# Text excerpt:
Add the JDBC sink connector

The following steps define how you can add a JDBC connector to the local Apache Kafka Connect cluster:

  1. Create the JDBC sink connector JSON configuration file named jdbc-sink-pg.json with the following content, replacing the placeholders PG_HOST, PG_PORT, PG_USERNAME, PG_PASSWORD, PG_DATABASE_NAME, APACHE_KAFKA_HOST, SCHEMA_REGISTRY_PORT, SCHEMA_REGISTRY_USER, SCHEMA_REGISTRY_PASSWORD.

    {
       "name": "jdbc-sink-pg",
       "config": {
             "connector.class": "io.aiven.connect.jdbc.JdbcSinkConnector",
             "connection.url": "jdbc:postgresql://PG_HOST:PG_PORT/PG_DATABASE_NAME?user=PG_USERNAME&password=PG_PASSWORD&ssl=required",
             "tasks.max": "1",
             "topics": "jdbc_sink",
             "auto.create": "true",
             "value.converter": "io.confluent.connect.avro.AvroConverter",
             "value.converter.schema.registry.url": "https://APACHE_KAFKA_HOST:SCHEMA_REGISTRY_PORT",
             "value.converter.basic.auth.credentials.source": "USER_INFO",
             "value.converter.basic.auth.user.info": "SCHEMA_REGISTRY_USER:SCHEMA_REGISTRY_PASSWORD"

# Work order 1:
In the JDBC sink connector instructions, what file name should the JSON configuration file have?
# Work order 2:
Continue the JDBC sink connector instructions from the point where they stop.

# Available data:

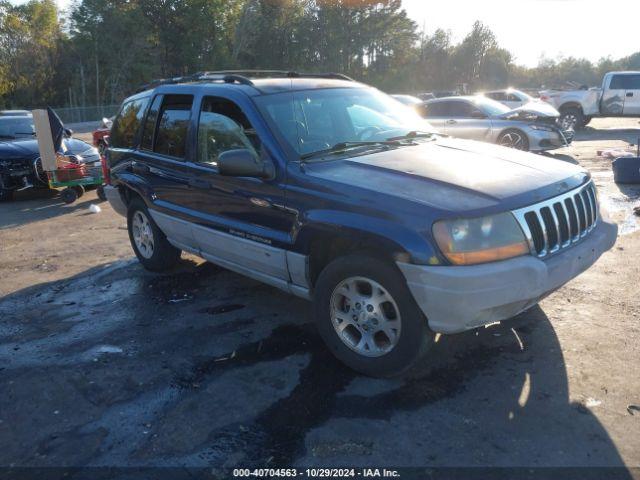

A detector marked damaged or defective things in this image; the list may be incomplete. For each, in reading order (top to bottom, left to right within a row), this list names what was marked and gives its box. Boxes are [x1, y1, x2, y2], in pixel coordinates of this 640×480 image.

# Exercise answer 1:
jdbc-sink-pg.json

# Exercise answer 2:
       }
    }
    
  2. Create the JDBC sink connector instance using Kafka Connect REST APIs

    curl -s -H "Content-Type: application/json" -X POST \
       -d @jdbc-sink-pg.json                            \
       http://localhost:8083/connectors/
    
  3. Check the status of the JDBC sink connector instance, jq is used to beautify the output

    curl localhost:8083/connectors/jdbc-sink-pg/status | jq
    

    The result should be similar to the following

    {
       "name": "jdbc-sink-pg",
       "connector": {
          "state": "RUNNING",
          "worker_id": "10.128.0.12:8083"
       },
       "tasks": [
          {
             "id": 0,
             "state": "RUNNING",
             "worker_id": "10.128.0.12:8083"
          }
       ],
       "type": "sink"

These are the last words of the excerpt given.